▶ [Exercise]:
Write the listing out again, all of it, word for word.

▶ [Dataset extract]:
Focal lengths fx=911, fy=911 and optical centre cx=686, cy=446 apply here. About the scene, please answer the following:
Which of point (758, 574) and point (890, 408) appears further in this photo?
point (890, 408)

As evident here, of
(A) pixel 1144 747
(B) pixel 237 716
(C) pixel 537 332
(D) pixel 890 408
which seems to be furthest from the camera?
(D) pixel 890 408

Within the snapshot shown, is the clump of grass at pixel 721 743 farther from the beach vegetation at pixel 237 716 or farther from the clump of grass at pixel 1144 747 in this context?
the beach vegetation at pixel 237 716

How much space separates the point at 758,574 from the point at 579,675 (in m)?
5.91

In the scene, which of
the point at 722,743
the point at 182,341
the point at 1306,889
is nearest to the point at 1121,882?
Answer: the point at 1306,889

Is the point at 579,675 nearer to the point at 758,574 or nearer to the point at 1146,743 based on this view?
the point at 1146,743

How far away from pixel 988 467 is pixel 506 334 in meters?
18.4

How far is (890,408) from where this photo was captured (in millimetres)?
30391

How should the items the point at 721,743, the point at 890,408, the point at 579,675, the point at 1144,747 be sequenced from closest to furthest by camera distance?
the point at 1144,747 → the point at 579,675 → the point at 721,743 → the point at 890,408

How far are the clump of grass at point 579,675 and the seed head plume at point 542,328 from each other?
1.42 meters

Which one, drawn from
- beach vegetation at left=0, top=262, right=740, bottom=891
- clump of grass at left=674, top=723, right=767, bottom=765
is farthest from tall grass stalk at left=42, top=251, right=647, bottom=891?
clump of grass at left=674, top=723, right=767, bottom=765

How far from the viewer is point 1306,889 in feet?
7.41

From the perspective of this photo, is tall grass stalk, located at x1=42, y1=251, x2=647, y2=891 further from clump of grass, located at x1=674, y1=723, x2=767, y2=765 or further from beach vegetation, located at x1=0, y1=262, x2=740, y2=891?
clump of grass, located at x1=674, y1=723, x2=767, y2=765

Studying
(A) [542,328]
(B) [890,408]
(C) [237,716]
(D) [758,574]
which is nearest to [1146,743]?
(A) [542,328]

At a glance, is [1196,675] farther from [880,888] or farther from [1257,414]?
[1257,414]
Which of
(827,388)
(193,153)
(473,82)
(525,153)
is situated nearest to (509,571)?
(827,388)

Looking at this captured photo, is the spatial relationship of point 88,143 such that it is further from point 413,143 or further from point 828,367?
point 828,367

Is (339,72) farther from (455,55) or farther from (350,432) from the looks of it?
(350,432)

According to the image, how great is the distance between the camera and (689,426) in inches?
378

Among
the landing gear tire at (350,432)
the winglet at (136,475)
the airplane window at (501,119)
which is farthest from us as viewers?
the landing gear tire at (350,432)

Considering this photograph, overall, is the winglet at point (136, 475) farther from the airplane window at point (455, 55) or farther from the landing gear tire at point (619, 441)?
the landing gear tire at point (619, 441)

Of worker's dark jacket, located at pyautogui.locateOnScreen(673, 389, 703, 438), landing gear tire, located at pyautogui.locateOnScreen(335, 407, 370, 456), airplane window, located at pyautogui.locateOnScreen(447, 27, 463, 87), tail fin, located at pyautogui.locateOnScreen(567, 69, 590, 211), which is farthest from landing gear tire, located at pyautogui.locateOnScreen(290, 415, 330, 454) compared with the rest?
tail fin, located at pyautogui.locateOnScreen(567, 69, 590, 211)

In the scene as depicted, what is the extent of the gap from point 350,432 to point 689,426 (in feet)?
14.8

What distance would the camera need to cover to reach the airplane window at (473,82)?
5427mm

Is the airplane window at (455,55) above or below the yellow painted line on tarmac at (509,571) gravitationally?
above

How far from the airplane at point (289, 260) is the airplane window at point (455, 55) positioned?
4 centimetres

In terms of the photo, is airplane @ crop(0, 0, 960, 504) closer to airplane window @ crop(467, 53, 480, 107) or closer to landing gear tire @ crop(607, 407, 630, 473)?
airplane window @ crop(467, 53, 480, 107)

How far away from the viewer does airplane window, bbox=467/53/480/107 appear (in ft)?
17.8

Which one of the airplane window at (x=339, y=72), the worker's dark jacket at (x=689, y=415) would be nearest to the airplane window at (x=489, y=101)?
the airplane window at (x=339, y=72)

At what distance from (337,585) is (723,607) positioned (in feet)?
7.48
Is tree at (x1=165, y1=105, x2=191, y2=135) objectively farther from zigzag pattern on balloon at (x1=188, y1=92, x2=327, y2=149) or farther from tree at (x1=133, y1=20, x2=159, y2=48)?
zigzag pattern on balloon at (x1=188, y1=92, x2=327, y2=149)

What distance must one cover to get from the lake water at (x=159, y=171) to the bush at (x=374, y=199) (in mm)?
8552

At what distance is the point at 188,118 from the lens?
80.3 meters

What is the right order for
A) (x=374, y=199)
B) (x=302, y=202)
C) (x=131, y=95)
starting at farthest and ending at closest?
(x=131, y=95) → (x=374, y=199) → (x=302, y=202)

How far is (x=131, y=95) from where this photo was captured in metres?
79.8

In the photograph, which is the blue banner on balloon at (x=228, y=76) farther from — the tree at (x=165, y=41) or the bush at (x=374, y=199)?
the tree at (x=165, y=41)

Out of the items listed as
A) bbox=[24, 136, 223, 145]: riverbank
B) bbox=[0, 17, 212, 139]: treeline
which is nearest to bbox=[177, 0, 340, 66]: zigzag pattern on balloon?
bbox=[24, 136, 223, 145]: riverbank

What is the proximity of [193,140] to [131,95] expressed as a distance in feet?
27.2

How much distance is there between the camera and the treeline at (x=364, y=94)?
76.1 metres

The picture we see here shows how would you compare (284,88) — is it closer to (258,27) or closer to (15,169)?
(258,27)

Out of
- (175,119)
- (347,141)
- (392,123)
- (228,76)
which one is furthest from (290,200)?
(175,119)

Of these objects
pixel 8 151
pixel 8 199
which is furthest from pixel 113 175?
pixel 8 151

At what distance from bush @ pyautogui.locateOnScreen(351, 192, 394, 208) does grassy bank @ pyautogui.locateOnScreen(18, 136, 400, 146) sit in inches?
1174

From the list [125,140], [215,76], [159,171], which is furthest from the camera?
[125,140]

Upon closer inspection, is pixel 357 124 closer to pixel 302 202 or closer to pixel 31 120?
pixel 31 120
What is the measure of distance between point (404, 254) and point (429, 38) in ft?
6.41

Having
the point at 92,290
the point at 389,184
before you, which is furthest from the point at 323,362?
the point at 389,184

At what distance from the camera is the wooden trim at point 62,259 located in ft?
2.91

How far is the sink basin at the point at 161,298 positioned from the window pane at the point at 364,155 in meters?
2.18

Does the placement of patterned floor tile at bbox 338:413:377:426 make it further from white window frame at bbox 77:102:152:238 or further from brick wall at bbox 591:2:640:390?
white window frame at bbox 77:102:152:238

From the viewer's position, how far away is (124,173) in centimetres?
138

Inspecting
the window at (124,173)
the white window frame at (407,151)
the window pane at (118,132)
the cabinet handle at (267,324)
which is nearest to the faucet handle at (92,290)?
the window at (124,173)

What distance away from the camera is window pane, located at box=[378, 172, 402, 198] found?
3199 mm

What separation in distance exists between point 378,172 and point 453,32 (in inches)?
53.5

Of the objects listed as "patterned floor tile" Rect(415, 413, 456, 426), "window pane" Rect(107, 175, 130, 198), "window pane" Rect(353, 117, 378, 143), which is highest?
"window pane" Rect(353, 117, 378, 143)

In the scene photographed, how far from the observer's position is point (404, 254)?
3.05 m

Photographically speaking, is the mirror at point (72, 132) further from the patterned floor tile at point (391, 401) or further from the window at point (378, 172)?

▶ [Answer for the task]:
Focal lengths fx=911, fy=911 and optical centre cx=686, cy=446 apply here. About the scene, please answer the following:
Which of point (758, 574) and point (890, 408) appears further in this photo?
point (890, 408)

As evident here, of
(A) pixel 1144 747
(B) pixel 237 716
(C) pixel 537 332
(D) pixel 890 408
which seems to be furthest from the camera?
(D) pixel 890 408

Within the snapshot shown, is the clump of grass at pixel 721 743 farther from the beach vegetation at pixel 237 716 or farther from the clump of grass at pixel 1144 747 in this context?
the beach vegetation at pixel 237 716

How much space separates the point at 758,574 from the point at 579,675 (in m)?
5.91

In the scene, which of
the point at 722,743
the point at 182,341
the point at 1306,889
is nearest to the point at 1121,882?
Answer: the point at 1306,889

Is the point at 579,675 nearer to the point at 758,574 or nearer to the point at 1146,743 based on this view?
the point at 1146,743

How far away from pixel 988 467 is pixel 506 334 in meters?
18.4

How far is (890,408) from where this photo was captured (in millimetres)?
30391

How should the items the point at 721,743, the point at 890,408, the point at 579,675, the point at 1144,747 be sequenced from closest to furthest by camera distance?
the point at 1144,747 → the point at 579,675 → the point at 721,743 → the point at 890,408

How far are the clump of grass at point 579,675 and the seed head plume at point 542,328 from each other?
1.42 meters

Which one, drawn from
- beach vegetation at left=0, top=262, right=740, bottom=891
- clump of grass at left=674, top=723, right=767, bottom=765
is farthest from tall grass stalk at left=42, top=251, right=647, bottom=891?
clump of grass at left=674, top=723, right=767, bottom=765

How far from the viewer is point 1306,889 in feet?
7.41

From the perspective of this photo, is tall grass stalk, located at x1=42, y1=251, x2=647, y2=891 further from clump of grass, located at x1=674, y1=723, x2=767, y2=765 or further from beach vegetation, located at x1=0, y1=262, x2=740, y2=891?
clump of grass, located at x1=674, y1=723, x2=767, y2=765

Studying
(A) [542,328]
(B) [890,408]
(C) [237,716]
(D) [758,574]
which is nearest to [1146,743]?
(A) [542,328]

At a glance, is [1196,675] farther from [880,888] or farther from [1257,414]?
[1257,414]
Which of
(827,388)
(193,153)
(473,82)
(525,153)
is situated nearest to (509,571)?
(827,388)

Looking at this captured photo, is the spatial relationship of point 88,143 such that it is further from point 413,143 or further from point 828,367?
point 828,367

Is (339,72) farther from (455,55) or farther from (350,432) from the looks of it?
(350,432)

According to the image, how great is the distance between the camera and (689,426) in inches?
378

Among
the landing gear tire at (350,432)
the winglet at (136,475)
the airplane window at (501,119)
which is farthest from us as viewers?
the landing gear tire at (350,432)

Considering this photograph, overall, is the winglet at point (136, 475) farther from the airplane window at point (455, 55) or farther from the landing gear tire at point (619, 441)?
the landing gear tire at point (619, 441)

Of worker's dark jacket, located at pyautogui.locateOnScreen(673, 389, 703, 438), landing gear tire, located at pyautogui.locateOnScreen(335, 407, 370, 456), airplane window, located at pyautogui.locateOnScreen(447, 27, 463, 87), tail fin, located at pyautogui.locateOnScreen(567, 69, 590, 211), which is farthest from landing gear tire, located at pyautogui.locateOnScreen(290, 415, 330, 454) compared with the rest?
tail fin, located at pyautogui.locateOnScreen(567, 69, 590, 211)

In the scene as depicted, what is the extent of the gap from point 350,432 to point 689,426 (in feet)?
14.8

What distance would the camera need to cover to reach the airplane window at (473,82)?
5427mm

Is the airplane window at (455,55) above or below the yellow painted line on tarmac at (509,571) gravitationally?
above

How far from the airplane at point (289, 260) is the airplane window at point (455, 55) positioned?
4 centimetres

In terms of the photo, is airplane @ crop(0, 0, 960, 504) closer to airplane window @ crop(467, 53, 480, 107) or closer to landing gear tire @ crop(607, 407, 630, 473)?
airplane window @ crop(467, 53, 480, 107)

How far away from the viewer does airplane window, bbox=467/53/480/107 appear (in ft)?
17.8

Which one of the airplane window at (x=339, y=72), the worker's dark jacket at (x=689, y=415) would be nearest to the airplane window at (x=489, y=101)?
the airplane window at (x=339, y=72)

At what distance from (337,585) is (723,607) positioned (in feet)?
7.48
Is tree at (x1=165, y1=105, x2=191, y2=135) objectively farther from zigzag pattern on balloon at (x1=188, y1=92, x2=327, y2=149) or farther from tree at (x1=133, y1=20, x2=159, y2=48)?
zigzag pattern on balloon at (x1=188, y1=92, x2=327, y2=149)

What distance must one cover to get from the lake water at (x=159, y=171) to the bush at (x=374, y=199) (in mm)?
8552

At what distance is the point at 188,118 from the lens?
80.3 meters

What is the right order for
A) (x=374, y=199)
B) (x=302, y=202)
C) (x=131, y=95)
starting at farthest and ending at closest?
(x=131, y=95) → (x=374, y=199) → (x=302, y=202)

How far is (x=131, y=95) from where this photo was captured in metres?
79.8

In the photograph, which is the blue banner on balloon at (x=228, y=76) farther from — the tree at (x=165, y=41) or the bush at (x=374, y=199)?
the tree at (x=165, y=41)

Out of the items listed as
A) bbox=[24, 136, 223, 145]: riverbank
B) bbox=[0, 17, 212, 139]: treeline
which is nearest to bbox=[177, 0, 340, 66]: zigzag pattern on balloon?
bbox=[24, 136, 223, 145]: riverbank

What is the proximity of [193,140] to [131,95] expressed as a distance in feet?
27.2

How much distance is there between the camera and the treeline at (x=364, y=94)?
76.1 metres

The picture we see here shows how would you compare (284,88) — is it closer to (258,27) or closer to (15,169)?
(258,27)

Out of
- (175,119)
- (347,141)
- (392,123)
- (228,76)
which one is furthest from (290,200)?
(175,119)

Of these objects
pixel 8 151
pixel 8 199
which is furthest from pixel 113 175?
pixel 8 151

At what distance from bush @ pyautogui.locateOnScreen(351, 192, 394, 208) does grassy bank @ pyautogui.locateOnScreen(18, 136, 400, 146) sit in inches?
1174

From the list [125,140], [215,76], [159,171], which is furthest from the camera?
[125,140]

Upon closer inspection, is pixel 357 124 closer to pixel 302 202 or closer to pixel 31 120?
pixel 31 120
What is the measure of distance between point (404, 254) and point (429, 38) in ft?
6.41

Having
the point at 92,290
the point at 389,184
before you, which is furthest from the point at 323,362?
the point at 389,184

At what distance from the camera is the wooden trim at point 62,259 located in ft?
2.91

How far is the sink basin at the point at 161,298 positioned from the window pane at the point at 364,155 in meters?
2.18

Does the placement of patterned floor tile at bbox 338:413:377:426 make it further from white window frame at bbox 77:102:152:238 or further from brick wall at bbox 591:2:640:390?
white window frame at bbox 77:102:152:238

From the viewer's position, how far away is (124,173) in centimetres?
138

Inspecting
the window at (124,173)
the white window frame at (407,151)
the window pane at (118,132)
the cabinet handle at (267,324)
which is nearest to the faucet handle at (92,290)?
the window at (124,173)

What distance away from the camera is window pane, located at box=[378, 172, 402, 198] found?
3199 mm

What separation in distance exists between point 378,172 and point 453,32 (in inches)?
53.5

Of the objects listed as "patterned floor tile" Rect(415, 413, 456, 426), "window pane" Rect(107, 175, 130, 198), "window pane" Rect(353, 117, 378, 143), which is highest?
"window pane" Rect(353, 117, 378, 143)

In the scene photographed, how far from the observer's position is point (404, 254)?
3.05 m

Photographically speaking, is the mirror at point (72, 132) further from the patterned floor tile at point (391, 401) or further from the window at point (378, 172)?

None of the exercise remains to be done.